Страница
Это Капитоновна. Одинокая, хромая, бабушкина соседка. Своих детей у неё не было, и она очень любила моего младшего братика Сашу. Когда мама привозила его, то часто садила на подоконник у открытого окошка. Саше было годика три-четыре. Худенький, смуглый, с черными волосенками и чёрными большими глазёнками-смородинками, он неизменно вызывал у Капитоновны какое-то нерастраченное материнское чувство. «Ой, Санушко приехал, - восклицала она с неизменным восторгом, - сейчас я тебе «молощка» принесу парного, тёпленького». И возвращалась с полной крынкой теплого парного молока.
Чуть повыше Парасковьи жила большая семья Сухановых. Помню, отца звали Егор Михайлович, а мать – Настасья Михайловна. Дядя Егор был охотником. Добывал медведей, лосей. А тётя Настя – тихая скромная опрятная женщина – с какой-то присущей только ей интеллигентностью. У них было много детей: Саша, Нина, Надя, Лёва. Старший Александр мечтал о городской независимой жизни. И каким-то образом сумел уехать в Ленинград. А когда приезжал в деревню, модный нарядный, то все его называли «стилягой». Уж очень он был не похож на односельчан. А младший Лёва продолжает хранить родительский дом.
В свободное время Шура иногда брала меня в гости к своей подруге Наде, которая жила рядом. У неё был патефон и пластинки с записями песен. Девушки подпевали, смеялись, а мне доверяли покрутить ручку механического патефона. Было так интересно и непонятно – покрутила ручку, поставили пластинку, появилась музыка и вдруг чей-то голос запел. Чудеса, да и только.

Исходные данные
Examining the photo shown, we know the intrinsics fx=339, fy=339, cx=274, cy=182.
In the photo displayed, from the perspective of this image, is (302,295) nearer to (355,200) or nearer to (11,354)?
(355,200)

Задание 1
Чем занимался дядя Егор, если верить рассказу о деревенских соседях?
Задание 2
Продолжите рассказ о деревенских соседях, начав сразу после его последней фразы.

Ожидаемый ответ 1
Он был охотником и добывал медведей и лосей.

Ожидаемый ответ 2
Председателями колхоза в военное, да и послевоенное время были женщины. Помню Марию Алексеевну. Высокая, красивая и, наверно, очень строгая. Но организаторский талант, природная смекалка помогали ей управлять колхозом, несмотря на небольшое образование (всего три класса). Не все деревенские ребятишки могли в то время учиться в городе, ходили пешком в школу в Володин Камень. Школа была четырёхклассная. Как-то моя бабушка относила Марии Алексеевне готовую сшитую кофточку и взяла меня с собой. Меня поразил и очень понравился вид комнаты. Впервые я увидела красивые обои, на стене возле кровати небольшой гобеленовый ковёр. И необычная резная скамейка возле печки, покрашенная белой краской. И цветы. Красивые, незнакомые. У Парасковьи всё было намного проще, скромнее. Не было обоев, вдоль стен были обычные деревянные лавки. На окнах стоял бальзамин – «Ванька мокрый» и герани. На полу всегда чистые, постеленные рядами тканые половички. А пол мыли дождевой водой, которая скапливалась в большой бочке. И чтобы чисто вымыть, использовали дресву (мелко раздробленные камешки), которой натирали деревянный некрашеный пол.
Жаль, что не могу рассказать ещё о многих-многих сибиряках. Память хранит лица, отдельные эпизоды из деревенской жизни, но что-то уточнить, вспомнить имена, фамилии, спросить – практически уже не у кого, мало осталось тех современников. Разбросала жизнь, да и возраст уже такой, что не всё можно вспомнить.
Это Шумковы – Василий Дмитриевич и Настасья Михайловна. Большая семья, четверо мальчишек и одна девчонка – моя будущая родственница. И, хотя жизнь у моего брата и Зины не сложилась, мы по-прежнему встречаемся, общаемся, периодически «ходим» в Сибирь. Вспоминаем, иногда и погорюем о прошлом.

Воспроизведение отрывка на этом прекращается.